# Provided passage
=-=-=-=-=
A. Serious Deficiency Process for DCHs
Again, remember that CACFP regulations define seriously deficient as the status of an
institution or a day care hone that has been determined to be non-compliant in one or more
aspects in its operation of the Program [7 CFR 226.2]. The serious deficiency process offers a
systematic way for a sponsoring organization to take actions allowing DCHs to correct problems
and give them the opportunity for due process. If DCHs are unwilling or incapable of correcting
serious problems, the serious deficiency process protects Program integrity by terminating and
disqualifying those in noncompliance of Program requirements.
The serious deficiency process has six steps that start when a sponsoring organization
identifies a deficiency and ends when that deficiency has been resolved. The resolution will be
either the correction of the problem and the issuance of a temporary deferment of the serious
deficiency, or the DCH’s termination and disqualification from the Program.
=-=-=-=-=
# Data block

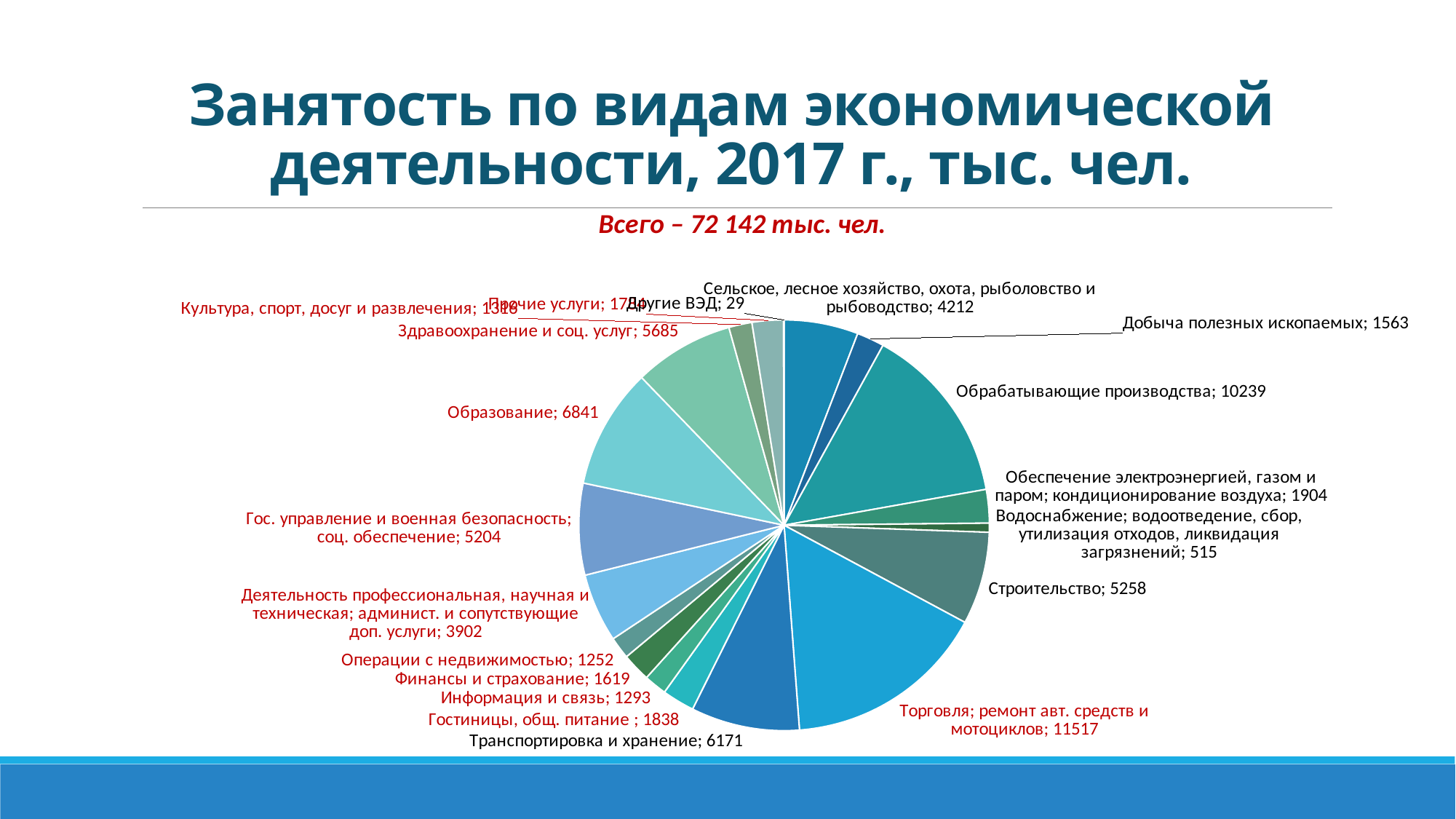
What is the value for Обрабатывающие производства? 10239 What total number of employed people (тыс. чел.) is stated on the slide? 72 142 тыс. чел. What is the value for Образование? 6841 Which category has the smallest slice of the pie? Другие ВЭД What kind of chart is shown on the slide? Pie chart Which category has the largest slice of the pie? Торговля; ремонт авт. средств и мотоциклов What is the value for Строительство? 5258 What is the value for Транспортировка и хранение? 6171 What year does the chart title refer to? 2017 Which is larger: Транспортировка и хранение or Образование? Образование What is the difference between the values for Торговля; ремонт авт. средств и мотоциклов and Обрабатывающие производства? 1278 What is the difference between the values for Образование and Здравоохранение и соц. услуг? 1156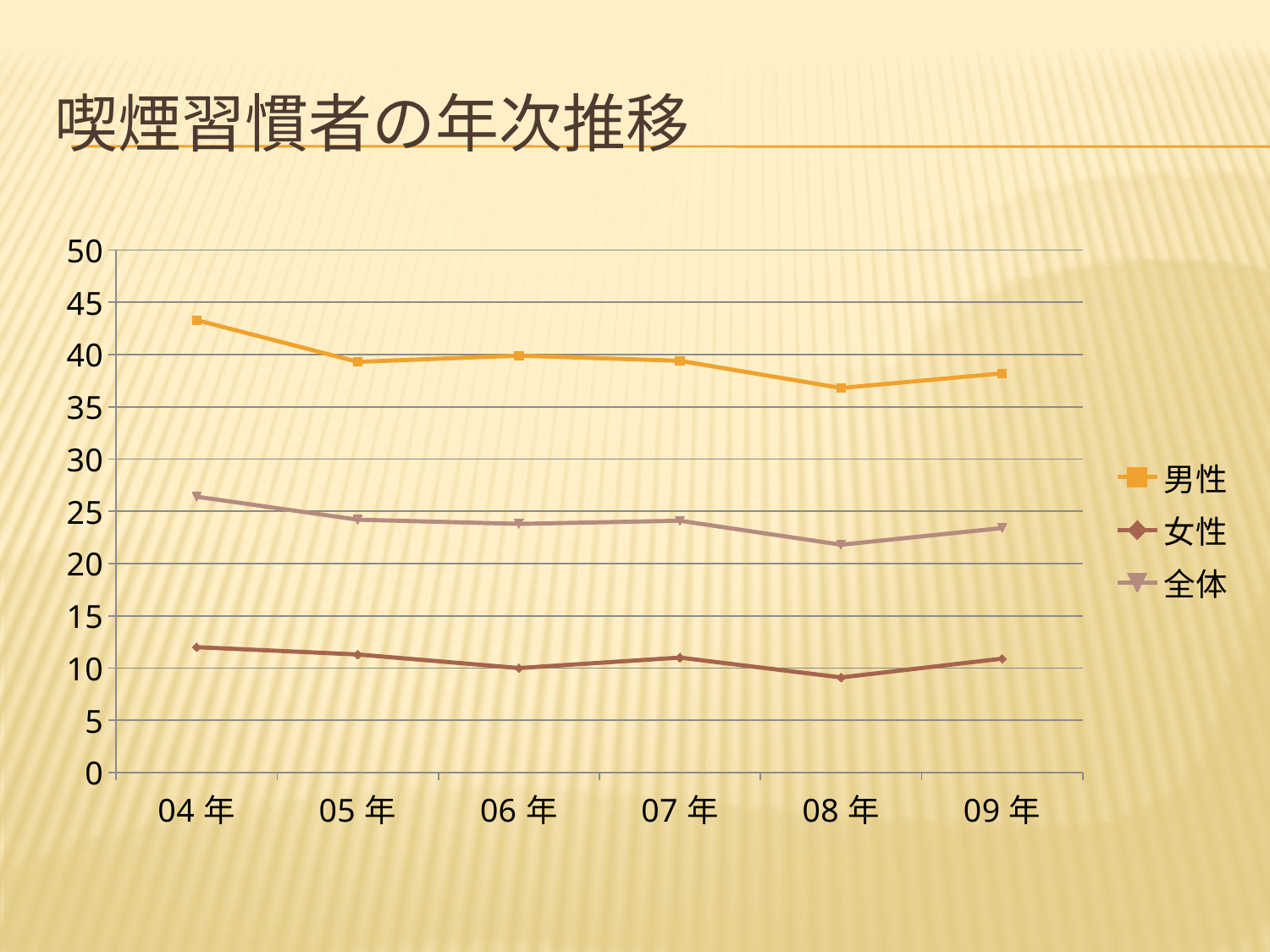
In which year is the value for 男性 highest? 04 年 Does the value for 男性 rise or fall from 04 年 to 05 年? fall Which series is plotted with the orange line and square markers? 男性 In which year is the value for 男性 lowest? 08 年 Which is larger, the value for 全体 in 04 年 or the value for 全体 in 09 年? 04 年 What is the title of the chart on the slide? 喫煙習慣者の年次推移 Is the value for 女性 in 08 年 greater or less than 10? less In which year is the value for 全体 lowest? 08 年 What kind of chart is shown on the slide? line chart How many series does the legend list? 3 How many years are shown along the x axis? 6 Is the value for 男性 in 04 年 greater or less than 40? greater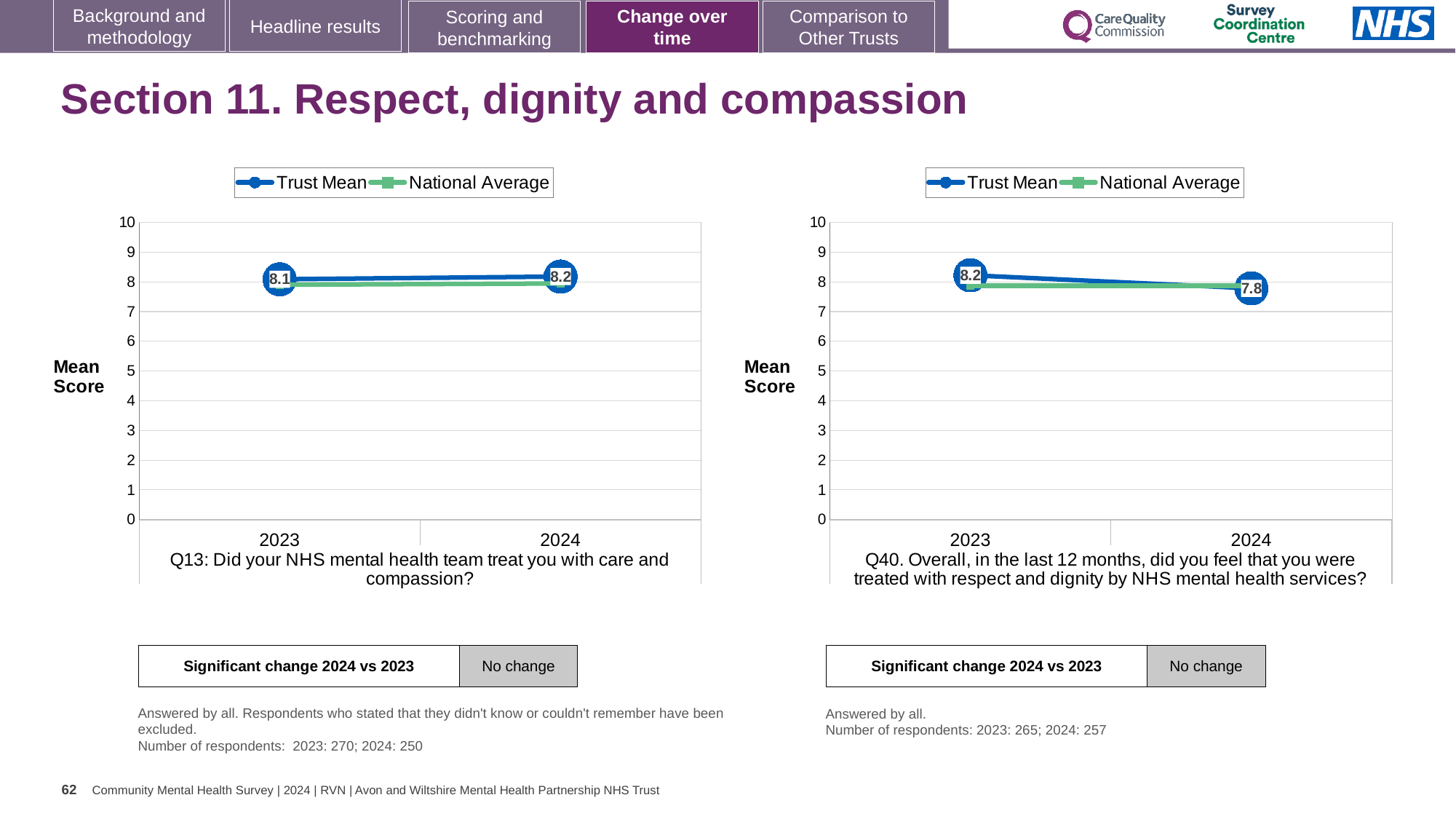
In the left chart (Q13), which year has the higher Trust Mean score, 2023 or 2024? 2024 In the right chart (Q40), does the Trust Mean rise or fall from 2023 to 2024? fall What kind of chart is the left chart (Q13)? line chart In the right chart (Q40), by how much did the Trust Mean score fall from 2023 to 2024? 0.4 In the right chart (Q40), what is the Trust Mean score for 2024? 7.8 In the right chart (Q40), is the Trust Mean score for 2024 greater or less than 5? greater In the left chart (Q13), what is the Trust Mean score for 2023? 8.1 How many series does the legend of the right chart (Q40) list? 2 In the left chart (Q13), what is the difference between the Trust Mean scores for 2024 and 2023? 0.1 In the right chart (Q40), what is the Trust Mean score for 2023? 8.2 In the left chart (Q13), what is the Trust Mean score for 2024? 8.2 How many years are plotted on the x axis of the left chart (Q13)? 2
=-=-=-=-=
# Parts of the exercise
- 1) Answer these from the serious deficiency section, one line each:
(a) Which regulation defines seriously deficient?
(b) How many steps does the serious deficiency process have?
(c) What are the two possible resolutions of a deficiency?
- 2) Please output everything in the serious deficiency section from "A. Serious Deficiency" down to "of Program requirements.".

# Solutions
- 1)
(a) 7 CFR 226.2
(b) Six
(c) Either the correction of the problem and the issuance of a temporary deferment of the serious deficiency, or the DCH's termination and disqualification from the Program

- 2)
A. Serious Deficiency Process for DCHs
Again, remember that CACFP regulations define seriously deficient as the status of an
institution or a day care hone that has been determined to be non-compliant in one or more
aspects in its operation of the Program [7 CFR 226.2]. The serious deficiency process offers a
systematic way for a sponsoring organization to take actions allowing DCHs to correct problems
and give them the opportunity for due process. If DCHs are unwilling or incapable of correcting
serious problems, the serious deficiency process protects Program integrity by terminating and
disqualifying those in noncompliance of Program requirements.